→ **Extract provided**:
───
2011 Draft: The Morning After

Cole Goes No. 1 to Pirates, as Expected, but Lots More Intriguing Topics

The Pittsburgh Pirates ended months of speculation Monday by taking UCLA righthander Gerrit Cole with the No. 1 pick in this year’s first-year player draft. The first 60 picks are also now in the books.

With those early developments to draw on, here are 10 overriding items from what we have seen so far:

1. The More Things Change, The More They Stay The Same

In the final result, the six players that were deemed to be the best talents in this draft ended up being taken with the first half-dozen picks. The only real suspense was which team would take Rice third baseman Anthony Rendon, but he ended up going sixth to the Washington Nationals.

Cole and Rendon were projected to be the top two picks in the draft at the start of the 2011 season, yet neither player performed as juniors anywhere close to how they did as sophomores, leading to all kinds of speculation in the weeks leading up to the draft that their status would be impacted accordingly.

But talent is still talent, and the Pirates refused to be led astray in their pursuit of Cole, who had the best raw stuff of any pitcher in the draft. Rendon, who dealt with a nagging shoulder injury, had far too good a track record before this season to slide too far.

2. UCLA Pair in Select Company

Cole and fellow UCLA righthander Trevor Bauer were the first and third overall picks in the draft, marking the second time in the event’s 46-year history that one college team provided two of the first three selections. The first such occurrence was in 1978, when Arizona State third baseman Bob Horner was taken by the Atlanta Braves with the No. 1 pick and shortstop Hubie Brooks went third to the New York Mets.
───
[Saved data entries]
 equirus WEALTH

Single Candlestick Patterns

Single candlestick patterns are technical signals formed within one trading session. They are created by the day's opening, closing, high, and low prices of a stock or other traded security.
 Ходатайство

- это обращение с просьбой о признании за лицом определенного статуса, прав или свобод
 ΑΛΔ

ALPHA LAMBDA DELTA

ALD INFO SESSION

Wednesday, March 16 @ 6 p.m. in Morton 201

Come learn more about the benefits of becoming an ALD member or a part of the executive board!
───
→ **Problems to work on**:
1. According to the 2011 draft article, which team selected Anthony Rendon, and with which pick?
2. Rewrite the section of the 2011 draft article starting at "With those early" and ending at "the Washington Nationals.", with "suspense" replaced by "uncertainty".
3. Write the next part of the 2011 draft article, picking up after its final sentence.

→ **Results for each task**:
1. The Washington Nationals took him with the sixth pick.

2.
With those early developments to draw on, here are 10 overriding items from what we have seen so far:

1. The More Things Change, The More They Stay The Same

In the final result, the six players that were deemed to be the best talents in this draft ended up being taken with the first half-dozen picks. The only real uncertainty was which team would take Rice third baseman Anthony Rendon, but he ended up going sixth to the Washington Nationals.

3.
Rice came close to matching that mark in 2004, when its three-man starting rotation of Philip Humber went third, Jeff Niemann went fourth and Wade Townsend went eighth.

Cole became just the second pitcher in draft history to be selected in the first round in a prior draft and resurface later as the No. 1 pick overall. He was taken in the first round of the 2008 draft out of a California high school prior to enrolling at UCLA.

The only previous such occurrence came in 1975, when Southern University catcher Danny Goodwin went first overall to the California Angels, four years after the Chicago White Sox failed to sign him with the No. 1 pick out of an Illinois high school.

In 2006, righthander Luke Hochevar went first overall to the Kansas City Royals, a year after he turned down an offer from the Los Angeles Dodgers in the supplemental first-round.

In contrast to Cole, Bauer was never eligible for the draft out of high school as he enrolled at UCLA midway through his senior year.

3. Pitchers Dominate

Led by Cole, the first four picks in the draft were pitchers, a draft first.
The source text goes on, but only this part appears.